Chinese buyers have been steadily buying up little pieces of Manhattan in the form of luxury condominiums, particularly in shiny new buildings such as the Time Warner Center, the Laureate and 15 Union Square West, as has been previously reported.
New York brokers have already made moves to capitalize on interest from Chinese buyers, seeking to present listings to them in their native languages.
In June, Bond New York launched a Chinese language section on its website in an effort to attract Asian investors and buyers, and embarked on a Web marketing campaign to brand the brokerage and the wider New York market to Chinese-speaking buyers overseas.
Some Chinese buyers “pretend they speak English but they don’t,” said Michael Chen, Bond’s director of Asian market development, who came up with the idea for Bond’s Chinese section. “Some American advertisers [of real estate listings] probably use a translator in China but a lot of times, that doesn’t translate effectively.”
Other brokerage companies, like Michigan-based Windham China, have a bricks and mortar presence in Asia; the company set up shop in Shanghai about five years ago, said CEO Steven Lawson, and has begun leading tours for prospective Chinese investors in the U.S. The company’s next tour, in January, will feature stops in New York as well as other U.S. cities.
“New York is always on the agenda,” he said, “and it always impresses.

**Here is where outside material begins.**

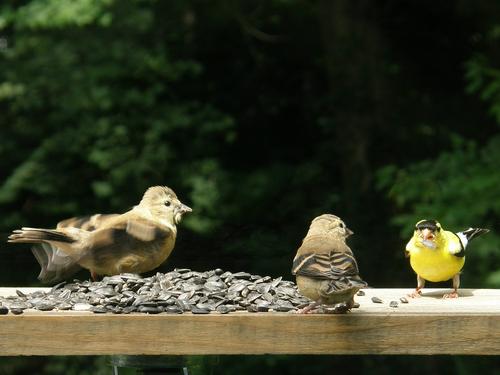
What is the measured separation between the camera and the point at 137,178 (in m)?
8.28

For investment purposes, the Chinese recognize that New York is very special.”
The company’s success, he said, has been in making U.S. listings seem accessible to Chinese buyers, particularly in their own language. By providing a firsthand opportunity to look at various properties and cities the company’s clients are more confident to consider investment funds in the U.S.

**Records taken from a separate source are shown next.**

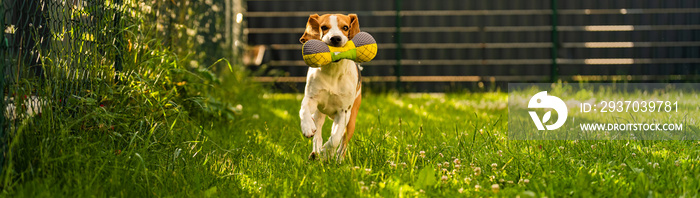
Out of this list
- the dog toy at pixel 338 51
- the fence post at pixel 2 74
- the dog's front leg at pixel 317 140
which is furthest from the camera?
the dog's front leg at pixel 317 140

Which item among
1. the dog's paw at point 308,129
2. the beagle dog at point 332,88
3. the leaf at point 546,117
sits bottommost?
the leaf at point 546,117

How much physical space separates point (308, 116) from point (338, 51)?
31 cm

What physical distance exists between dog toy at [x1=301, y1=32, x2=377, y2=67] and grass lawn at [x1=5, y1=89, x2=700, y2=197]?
40 centimetres

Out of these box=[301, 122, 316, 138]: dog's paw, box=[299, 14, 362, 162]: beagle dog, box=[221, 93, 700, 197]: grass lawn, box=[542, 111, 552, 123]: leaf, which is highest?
box=[299, 14, 362, 162]: beagle dog

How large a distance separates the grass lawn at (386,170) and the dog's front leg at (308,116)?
12cm

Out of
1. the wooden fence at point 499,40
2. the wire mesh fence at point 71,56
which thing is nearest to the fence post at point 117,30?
the wire mesh fence at point 71,56

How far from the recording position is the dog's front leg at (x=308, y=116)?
2929 mm

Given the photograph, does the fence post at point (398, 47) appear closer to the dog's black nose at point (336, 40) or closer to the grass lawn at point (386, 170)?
the grass lawn at point (386, 170)

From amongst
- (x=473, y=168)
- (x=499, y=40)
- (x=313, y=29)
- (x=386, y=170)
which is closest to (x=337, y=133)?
(x=386, y=170)

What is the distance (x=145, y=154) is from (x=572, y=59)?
723cm

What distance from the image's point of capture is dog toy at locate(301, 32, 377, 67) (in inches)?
113

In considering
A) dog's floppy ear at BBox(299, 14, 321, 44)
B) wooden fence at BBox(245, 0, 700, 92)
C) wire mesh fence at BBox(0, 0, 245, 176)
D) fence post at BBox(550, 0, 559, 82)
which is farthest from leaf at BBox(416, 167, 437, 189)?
fence post at BBox(550, 0, 559, 82)

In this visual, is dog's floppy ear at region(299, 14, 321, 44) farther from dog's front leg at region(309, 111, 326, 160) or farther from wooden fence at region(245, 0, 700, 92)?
wooden fence at region(245, 0, 700, 92)

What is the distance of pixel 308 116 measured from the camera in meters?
3.02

“The fact that the entire team is bilingual is important,” he said of the company’s staff in China, which is mostly made up of Chinese nationals.
As for Juwai, Lawson said its website is “clean and well-designed,” but not “revolutionary.”
While the recent surge in the number of Chinese buyers showing no immediate signs of slowing right now, Chen said it’s only a matter of time before interest wanes.
“A lot of things are changing in China,” he said, “political structure change particularly. In the next two or three years that surge may be adjusted.”
With Chinese buyers expected to purchase at least $50 billion in overseas property in 2012, according to the Global Chinese Real Estate Congress, brokers may want to jump on the opportunity. Other statistics from various information sources referenced by Juwai.com, including the Chinese business journal Hurun Report, and Merrill Lynch Global Wealth Management, show that more than 90 million Chinese citizens search for property online while only 1 percent speaks English. China’s wealthy also prefer to invest in equities and real estate over other opportunities; up to 75 percent of their international property transactions this year were paid in cash.